Here are the step-by-step tasks that the Python ETL code will perform:

  1. Set up the AWS S3 client and the PostgreSQL connection.

  2. Define the file names and table names for each CSV file.

  3. Iterate through each file and ingest the data into the respective table.

  4. Check for existing data and insert only the new rows since the last run.

  5. Commit the changes to the PostgreSQL database.

  6. Delete the file from the S3 bucket after ingesting the data into the database to avoid duplication.

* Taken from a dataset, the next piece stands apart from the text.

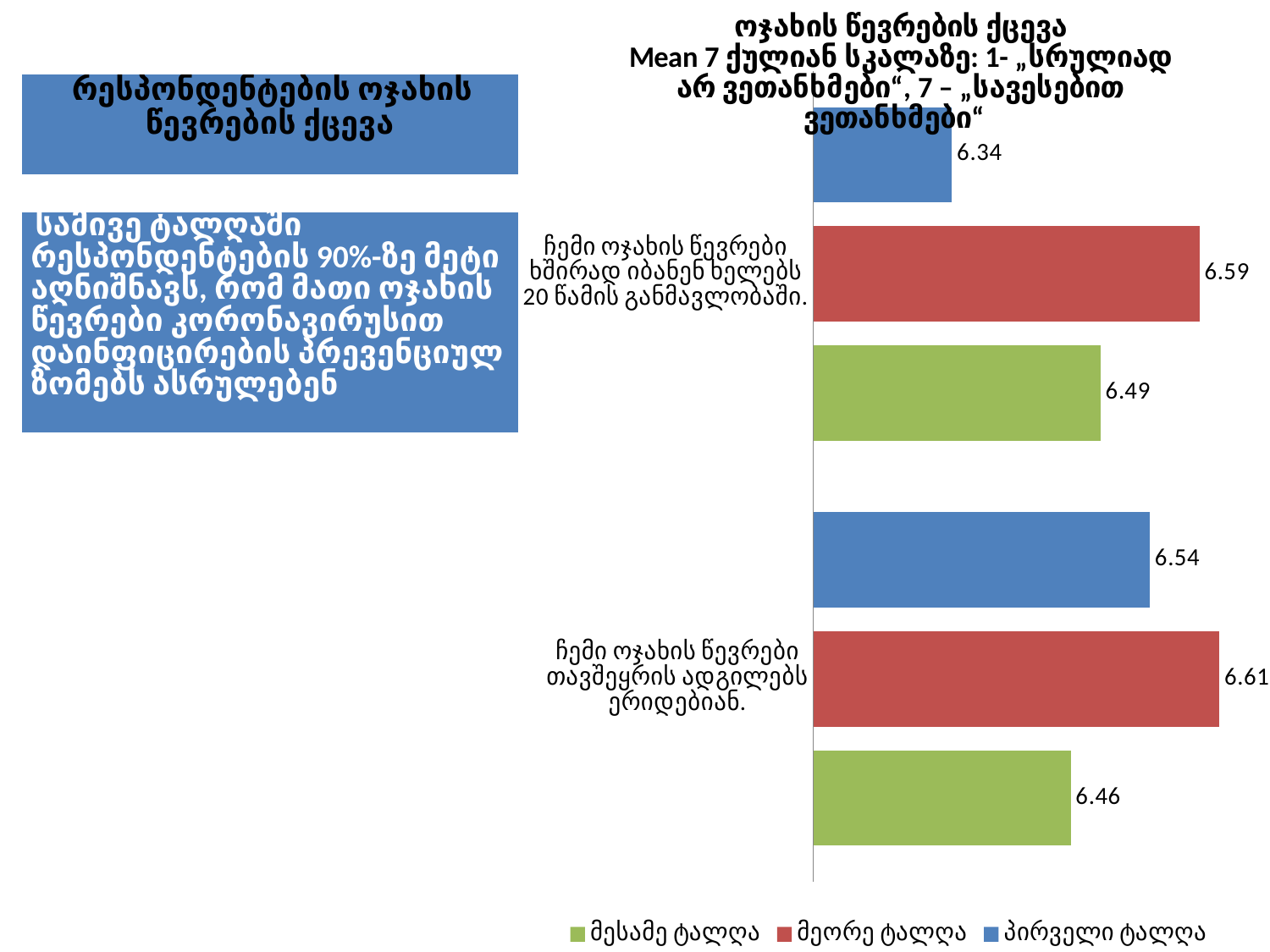
Which is larger: the პირველი ტალღა value for "ჩემი ოჯახის წევრები თავშეყრის ადგილებს ერიდებიან." or the პირველი ტალღა value for "ჩემი ოჯახის წევრები ხშირად იბანენ ხელებს 20 წამის განმავლობაში."? ჩემი ოჯახის წევრები თავშეყრის ადგილებს ერიდებიან. What is the value for პირველი ტალღა in the category "ჩემი ოჯახის წევრები ხშირად იბანენ ხელებს 20 წამის განმავლობაში."? 6.34 What type of chart is shown on the slide? bar chart What colour are the bars for მეორე ტალღა? red How many series does the legend list? 3 Which series has the lowest value in the category "ჩემი ოჯახის წევრები თავშეყრის ადგილებს ერიდებიან."? მესამე ტალღა What is the value for პირველი ტალღა in the category "ჩემი ოჯახის წევრები თავშეყრის ადგილებს ერიდებიან."? 6.54 Which series has the highest value in the category "ჩემი ოჯახის წევრები ხშირად იბანენ ხელებს 20 წამის განმავლობაში."? მეორე ტალღა How many categories are plotted on the chart? 2 What is the value for მესამე ტალღა in the category "ჩემი ოჯახის წევრები ხშირად იბანენ ხელებს 20 წამის განმავლობაში."? 6.49 What is the value for მეორე ტალღა in the category "ჩემი ოჯახის წევრები თავშეყრის ადგილებს ერიდებიან."? 6.61 What is the difference between the მეორე ტალღა and პირველი ტალღა values in the category "ჩემი ოჯახის წევრები ხშირად იბანენ ხელებს 20 წამის განმავლობაში."? 0.25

  7. Close the PostgreSQL connection.

The ETL pipeline will perform these steps automatically daily at 9 PM East Africa Time. The result will be a clean and up-to-date PostgreSQL database with the relevant data from the Facebook account.

import boto3
import pandas as pd
import psycopg2
from psycopg2 import sql

# Set up the AWS S3 client
s3 = boto3.client('s3')
# Set up the PostgreSQL connection
conn = psycopg2.connect(
    host="your_host_name",
    database="your_database_name",
    user="your_user_name",
    password="your_password"
)
# Set up the file names and table names
file_names = ["Profile_Information.csv", "Timeline_Posts.csv", "Messages.csv", "Friends.csv", "Advertisers.csv", "Likes_and_Reactions.csv", "Events.csv", "Pages.csv"]
table_names = [f.split('.')[0].lower() for f in file_names]
# Iterate through each file and ingest the data into the respective table
for i in range(len(file_names)):
    # Read the CSV file from S3
    obj = s3.get_object(Bucket='your_s3_bucket_name', Key=file_names[i])
    df = pd.read_csv(obj['Body'])
    # Ingest the data into the PostgreSQL table
    with conn.cursor() as cur:
        # Create the table if it does not exist
        cur.execute(
            sql.SQL("CREATE TABLE IF NOT EXISTS {} ({});").format(
                sql.Identifier(table_names[i]),
                sql.SQL(',').join(
                    [sql.Identifier(col.lower()) + sql.SQL(' TEXT') for col in df.columns]
                )
            )
        )
        # Check for existing data and insert only the new rows
        cur.execute(sql.SQL("SELECT * FROM {} ORDER BY created_at DESC LIMIT 1").format(sql.Identifier(table_names[i])))
        latest_row = cur.fetchone()
        if latest_row:
            latest_row_df = pd.DataFrame([latest_row], columns=df.columns)
            latest_index = df[df.apply(lambda x: (x == latest_row_df).all(1).any(), axis=1)].index
            df = df.iloc[latest_index+1:]
        # Insert the data into the table
        for row in df.itertuples(index=False):
            cur.execute(
                sql.SQL("INSERT INTO {} VALUES ({})").format(
                    sql.Identifier(table_names[i]),
                    sql.SQL(',').join(sql.Placeholder() * len(row))
                ), row
            )
        # Commit the changes
        conn.commit()
    # Delete the file from S3
    s3.delete_object(Bucket='your_s3_bucket_name', Key=file_names[i])
# Close the PostgreSQL connection
conn.close()

Note that, this piece of code includes a new block of code at the end of the loop that deletes the file from the S3 bucket after it has been ingested into the PostgreSQL table. This way, the script can be run daily to incrementally ingest the new data into the database tables and avoid duplicating the existing data, as well as avoid ingesting the same file multiple times.